While local first responders’ jobs focus on their local communities, there are times when they reach out beyond their city limits to help those in other parts of the state or country.
At the Bothell Fire Department, a number of firefighters have spent this last summer deployed to different parts of Oregon to help with the wildfires in that state.
Firefighters Mike Groff, Cody Barwell, Derek Jones and Jeffery Salatino recently returned from a deployment at the Eagle Creek wildfire, just southeast of Portland, Oregon.
Groff said they were sent down on a special emergency contract due to Oregon being in a state of emergency and out of resources. The Bothell firefighters left early morning Sept. 9 and returned home Sept. 13.
While down there, they worked structure protection, Groff said. This meant they were patrolling sensitive areas and while it was not the most challenging job, they were protecting valuable infrastructure in the area.
“They were super appreciative,” Groff said about the locals.
The fire in question ran 16 miles in four hours, shutting down Interstate 84 and trains that run through that area. Groff added that the 30-mile-long fire also jumped the Columbia River and started burning on the Washington side.
He said that part of Oregon was hit financially by the fire as the closure of I-84 meant people could not get to a number of tourist destinations such as local waterfalls.
In addition to the Eagle Creek fire, Barwell, along with BFD Lt. Jim Vandertoorn and Lt. Mark Peffer were deployed to the Chetco Bar fire in southwest Oregon earlier this summer.
BFD public information officer Kirsten Clemens said firefighter Mark Notaras is still currently deployed in Chetco Bar.
And while these firefighters have been deployed on behalf of the department, Clemens said firefighter Kelly Melton has been down in Houston helping with the response to Hurricane Harvey.
For Groff, who has been with BFD since 1999, this is not his first wildfire. He said there are 14 people in the department who make up its wild land team, which requires an additional certification as fighting a wildfire is different from fighting fires in a city.

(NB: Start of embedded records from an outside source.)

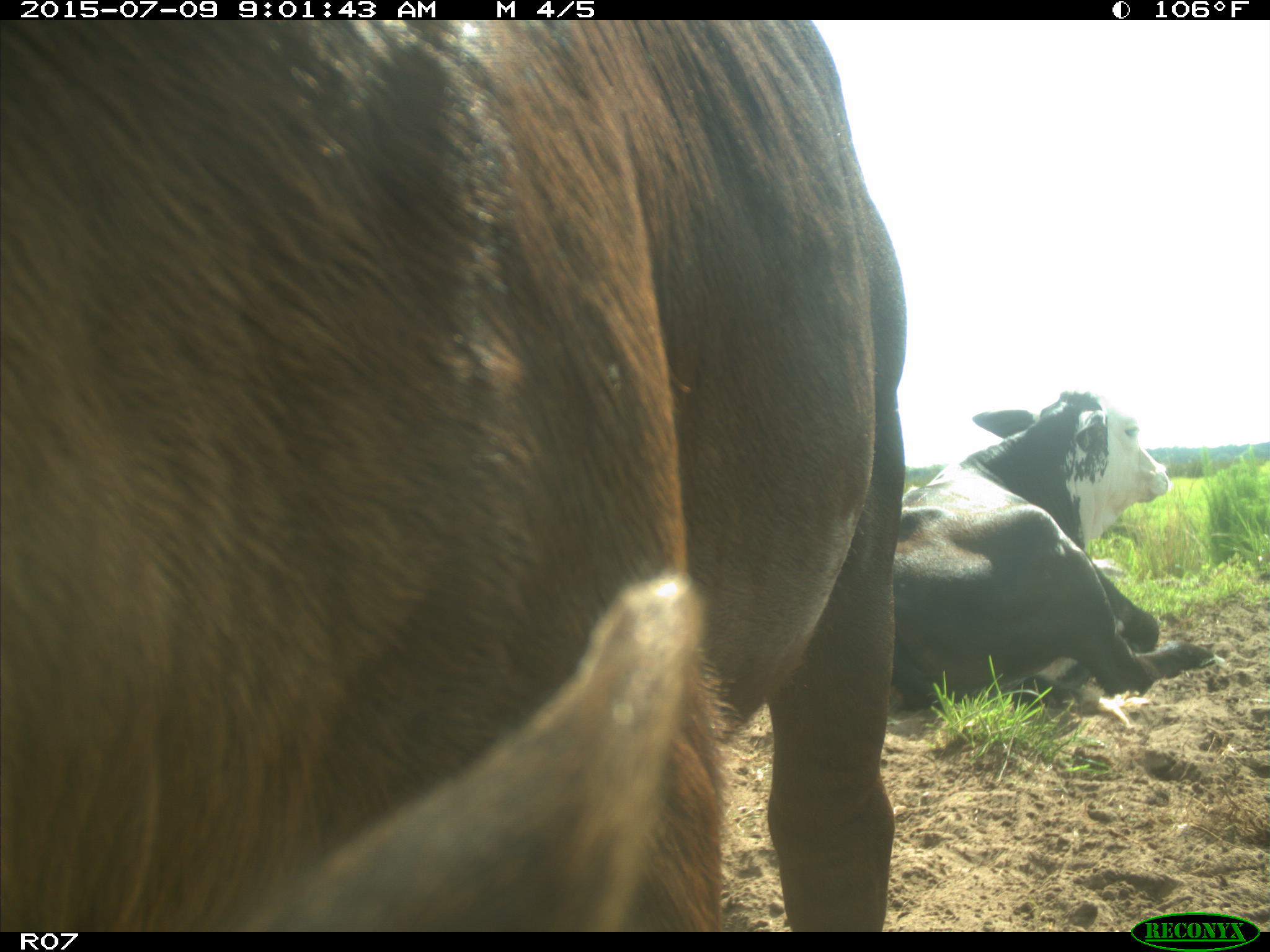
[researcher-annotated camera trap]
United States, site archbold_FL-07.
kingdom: Animalia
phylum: Chordata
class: Mammalia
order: Artiodactyla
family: Bovidae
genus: Bos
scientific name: Bos taurus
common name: domestic cow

While a big part of the wild land training is about being able to help other parts of the state or country that may not have the resources to fight a large wildfire, Groff said there are parts of Bothell where woods or undeveloped areas meet structures. They also come across a lot of grass and brush fires on this side of the Cascade mountains, he said. So the team does use its wild land training locally.
Groff said since before July 4, members of the wild land team have been deployed to various parts of Washington and Oregon.